[lvm-devel] thin vol write performance variance

Fri Dec 10 17:46:33 UTC 2021

Dne 10. 12. 21 v 18:18 Lakshmi Narasimhan Sundararajan napsal(a):
> Hi Zdenek and team!
> 
> This issue looks very similar to dm block IO handling not using blkmq driver.
> IIRC the queue limits are not honoured for non blkmq devices.
> 
> So how can thin pool/thin dm devices be forced to use blkmq rq based device 
> driver?
> As noted in this thread, we are seeing a huge number of inflight IO on the dm 
> device and any sync takes a huge time to complete.
> Please advise.
> 
> As a reference I compared a root ssd with the thin device and the appropriate 
> sysfs dir(mq) is missing for dm devices, clearly indicating that dm device do 
> not use blkmq rq based driver. See further logs below.

Hi

I'm not an thin target author - so can't tell technical detail - this would be 
question more for Joe & Mike - but AFAIK thin target do not support request 
based IO handling (like i.e. multipath).

Usage of thin target may cause amplification of writes - since a low number of 
write IO operation on this volume may cause considerable higher amount of real 
writes on _tmeta & _tdata LVs (i.e. COW of blocks - when you write to a chunk 
which is held by other thin snapshots) - note -  metadata typically *DO* 
require a separate FAST device.

Your setup looks like you seem to use same devices for _tmeta and _tdata LVs 
  (using same backend device 9:127 in your previous post)

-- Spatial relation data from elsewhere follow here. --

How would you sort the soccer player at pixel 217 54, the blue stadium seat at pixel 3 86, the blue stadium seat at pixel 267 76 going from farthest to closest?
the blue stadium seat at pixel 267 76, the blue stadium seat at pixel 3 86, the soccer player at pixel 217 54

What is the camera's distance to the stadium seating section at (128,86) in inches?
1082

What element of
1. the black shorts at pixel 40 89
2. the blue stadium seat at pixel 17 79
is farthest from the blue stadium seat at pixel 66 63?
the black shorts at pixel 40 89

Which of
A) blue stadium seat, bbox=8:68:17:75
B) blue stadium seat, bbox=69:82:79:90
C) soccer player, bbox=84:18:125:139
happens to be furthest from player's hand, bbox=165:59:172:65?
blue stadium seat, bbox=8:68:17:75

Such configuration are NOT advised for any 'performance' oriented usage - 
there is no way around high bandwidth IO usage of the _tmeta device which 
simply needs frequent commits of updated metadata state - especially with 
larger metadata size this gets very very noticeable.

So my advice to try out would be to use different PVs for placement of _tdata
and _tmeta device - so writes are not going though same controller and  _tmeta 
use 'low-latency' device like SSD/NMVe.

If you are worried about to long time for sync - I'd consider to reduce amount 
of VM 'dirty' memory pages  (default linux kernel setting allows very high 
amount of your RAM hold unwritten data)

There is not much we can do on this side on thin - this is a nature of linux 
kernel device handling.

Also note - with using thin provisioning there is obviously some price being 
paid on hw utilization side - i.e. you can't expect 100% match with linear 
device. However once device is 'provisioned' and you write to those parts of 
device the performance should get very close to linear.

Also a simple rule of thumb - if you do not need snapshots - the bigger the 
chunks you use - the less 'metadata' handling you will see - i.e. using 
chunk-size of 512K causes significantly lower 'metadata' handling compared 
with default 64K chunk  (can be useful if you need to keep _tmeta & _tdata on 
same disk)  However - the bigger the chunk is - the less efficient the usage 
of snapshot gets as single byte change in 512K chunk requires to use new 512K 
chunk in thin-pool compared with 64K chunks.

Regards

Zdenek